[Collected data]

== == ==

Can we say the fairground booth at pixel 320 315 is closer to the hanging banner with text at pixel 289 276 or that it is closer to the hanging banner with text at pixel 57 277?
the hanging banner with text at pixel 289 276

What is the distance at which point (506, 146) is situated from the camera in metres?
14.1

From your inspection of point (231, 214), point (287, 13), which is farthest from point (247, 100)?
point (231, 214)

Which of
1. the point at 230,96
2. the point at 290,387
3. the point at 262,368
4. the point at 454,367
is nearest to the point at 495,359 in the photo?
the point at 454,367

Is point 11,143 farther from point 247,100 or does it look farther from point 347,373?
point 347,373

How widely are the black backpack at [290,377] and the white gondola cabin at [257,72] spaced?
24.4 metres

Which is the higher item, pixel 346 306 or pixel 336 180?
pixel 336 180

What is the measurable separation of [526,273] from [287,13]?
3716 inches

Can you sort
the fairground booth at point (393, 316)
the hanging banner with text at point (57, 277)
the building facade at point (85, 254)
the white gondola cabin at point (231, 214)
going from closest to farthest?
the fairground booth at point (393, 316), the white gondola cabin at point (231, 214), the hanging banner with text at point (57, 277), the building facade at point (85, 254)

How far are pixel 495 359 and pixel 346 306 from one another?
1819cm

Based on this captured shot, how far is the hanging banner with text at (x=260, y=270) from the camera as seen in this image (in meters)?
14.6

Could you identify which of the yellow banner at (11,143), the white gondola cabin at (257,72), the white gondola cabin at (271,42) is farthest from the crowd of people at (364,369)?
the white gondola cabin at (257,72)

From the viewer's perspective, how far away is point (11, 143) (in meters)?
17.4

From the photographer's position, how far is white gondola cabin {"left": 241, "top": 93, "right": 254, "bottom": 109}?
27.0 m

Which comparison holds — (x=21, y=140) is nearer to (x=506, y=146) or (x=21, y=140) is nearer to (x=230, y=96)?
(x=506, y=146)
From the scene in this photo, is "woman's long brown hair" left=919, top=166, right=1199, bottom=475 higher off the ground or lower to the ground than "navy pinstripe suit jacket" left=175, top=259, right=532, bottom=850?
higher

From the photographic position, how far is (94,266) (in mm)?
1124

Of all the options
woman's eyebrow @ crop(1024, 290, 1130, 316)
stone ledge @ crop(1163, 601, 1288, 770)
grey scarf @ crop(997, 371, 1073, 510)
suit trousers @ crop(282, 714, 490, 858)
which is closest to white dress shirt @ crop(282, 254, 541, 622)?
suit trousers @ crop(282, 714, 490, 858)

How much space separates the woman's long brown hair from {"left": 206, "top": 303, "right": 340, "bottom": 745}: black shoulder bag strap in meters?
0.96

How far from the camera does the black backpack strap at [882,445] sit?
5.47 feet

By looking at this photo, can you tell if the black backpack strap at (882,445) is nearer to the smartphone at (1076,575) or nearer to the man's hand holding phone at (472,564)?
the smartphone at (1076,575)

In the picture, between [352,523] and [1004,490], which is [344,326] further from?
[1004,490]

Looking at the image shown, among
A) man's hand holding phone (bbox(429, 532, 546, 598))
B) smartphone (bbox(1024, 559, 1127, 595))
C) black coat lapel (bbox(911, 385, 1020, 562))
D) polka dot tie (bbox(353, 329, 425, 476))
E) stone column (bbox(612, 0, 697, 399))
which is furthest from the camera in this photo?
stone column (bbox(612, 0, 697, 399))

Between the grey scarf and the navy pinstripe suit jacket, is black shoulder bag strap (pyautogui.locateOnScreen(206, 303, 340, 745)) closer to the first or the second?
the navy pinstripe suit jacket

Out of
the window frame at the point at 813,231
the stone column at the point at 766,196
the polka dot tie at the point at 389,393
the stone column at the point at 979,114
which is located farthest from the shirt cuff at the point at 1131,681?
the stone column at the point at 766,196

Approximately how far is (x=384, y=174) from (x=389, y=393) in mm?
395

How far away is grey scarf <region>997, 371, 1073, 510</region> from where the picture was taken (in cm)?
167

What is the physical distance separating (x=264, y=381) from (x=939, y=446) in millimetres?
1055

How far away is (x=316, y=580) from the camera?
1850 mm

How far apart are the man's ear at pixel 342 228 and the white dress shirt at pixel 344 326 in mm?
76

== == ==

Can you give every line above again, exactly as written?

▸ **Answer in full**
Can we say the fairground booth at pixel 320 315 is closer to the hanging banner with text at pixel 289 276 or that it is closer to the hanging banner with text at pixel 57 277?
the hanging banner with text at pixel 289 276

What is the distance at which point (506, 146) is situated from the camera in metres?
14.1

From your inspection of point (231, 214), point (287, 13), which is farthest from point (247, 100)?
point (231, 214)

Which of
1. the point at 230,96
2. the point at 290,387
3. the point at 262,368
4. the point at 454,367
is nearest to the point at 495,359 in the photo?
the point at 454,367

Is point 11,143 farther from point 247,100 or does it look farther from point 347,373?
point 347,373

How widely are the black backpack at [290,377] and the white gondola cabin at [257,72] spaced?
24.4 metres

Which is the higher item, pixel 346 306 or pixel 336 180?
pixel 336 180

What is the measurable separation of [526,273] from [287,13]?
3716 inches

Can you sort
the fairground booth at point (393, 316)
the hanging banner with text at point (57, 277)
the building facade at point (85, 254)
the white gondola cabin at point (231, 214)
going from closest to farthest?
the fairground booth at point (393, 316), the white gondola cabin at point (231, 214), the hanging banner with text at point (57, 277), the building facade at point (85, 254)

How far are pixel 495 359 and pixel 346 306 from one another?
1819cm

Based on this captured shot, how far is the hanging banner with text at (x=260, y=270) from the camera as seen in this image (in meters)?
14.6

Could you identify which of the yellow banner at (11,143), the white gondola cabin at (257,72), the white gondola cabin at (271,42) is farthest from the crowd of people at (364,369)?
the white gondola cabin at (257,72)

From the viewer's perspective, how far away is point (11, 143) (in meters)?
17.4

From the photographer's position, how far is white gondola cabin {"left": 241, "top": 93, "right": 254, "bottom": 109}?
27.0 m

Which comparison holds — (x=21, y=140) is nearer to (x=506, y=146) or (x=21, y=140) is nearer to (x=230, y=96)?
(x=506, y=146)
From the scene in this photo, is "woman's long brown hair" left=919, top=166, right=1199, bottom=475 higher off the ground or lower to the ground than "navy pinstripe suit jacket" left=175, top=259, right=532, bottom=850?
higher

From the photographic position, how far is (94,266) (in mm)?
1124

Of all the options
woman's eyebrow @ crop(1024, 290, 1130, 316)
stone ledge @ crop(1163, 601, 1288, 770)
grey scarf @ crop(997, 371, 1073, 510)
suit trousers @ crop(282, 714, 490, 858)
which is closest to white dress shirt @ crop(282, 254, 541, 622)?
suit trousers @ crop(282, 714, 490, 858)

How much space separates the woman's long brown hair from {"left": 206, "top": 303, "right": 340, "bottom": 745}: black shoulder bag strap in meters?
0.96

How far from the camera does the black backpack strap at [882,445] sit?
5.47 feet

By looking at this photo, can you tell if the black backpack strap at (882,445) is nearer to the smartphone at (1076,575) or nearer to the man's hand holding phone at (472,564)?
the smartphone at (1076,575)

In the picture, between [352,523] and [1004,490], which is [344,326] further from?
[1004,490]

Looking at the image shown, among
A) man's hand holding phone (bbox(429, 532, 546, 598))
B) smartphone (bbox(1024, 559, 1127, 595))
C) black coat lapel (bbox(911, 385, 1020, 562))
D) polka dot tie (bbox(353, 329, 425, 476))
E) stone column (bbox(612, 0, 697, 399))
which is furthest from the camera in this photo?
stone column (bbox(612, 0, 697, 399))

Between the grey scarf and the navy pinstripe suit jacket, is black shoulder bag strap (pyautogui.locateOnScreen(206, 303, 340, 745)) closer to the first or the second?
the navy pinstripe suit jacket

Out of
the window frame at the point at 813,231
the stone column at the point at 766,196
the polka dot tie at the point at 389,393
the stone column at the point at 979,114
which is located farthest from the shirt cuff at the point at 1131,681?
the stone column at the point at 766,196

Approximately how far is (x=384, y=174) from (x=389, y=393) in mm?
395

How far away is grey scarf <region>997, 371, 1073, 510</region> from where the picture was taken (in cm)?
167

What is the physical distance separating (x=264, y=381) from (x=939, y=446) in millimetres?
1055

How far away is (x=316, y=580) from the camera?
1850 mm

How far apart are the man's ear at pixel 342 228 and the white dress shirt at pixel 344 326 in mm?
76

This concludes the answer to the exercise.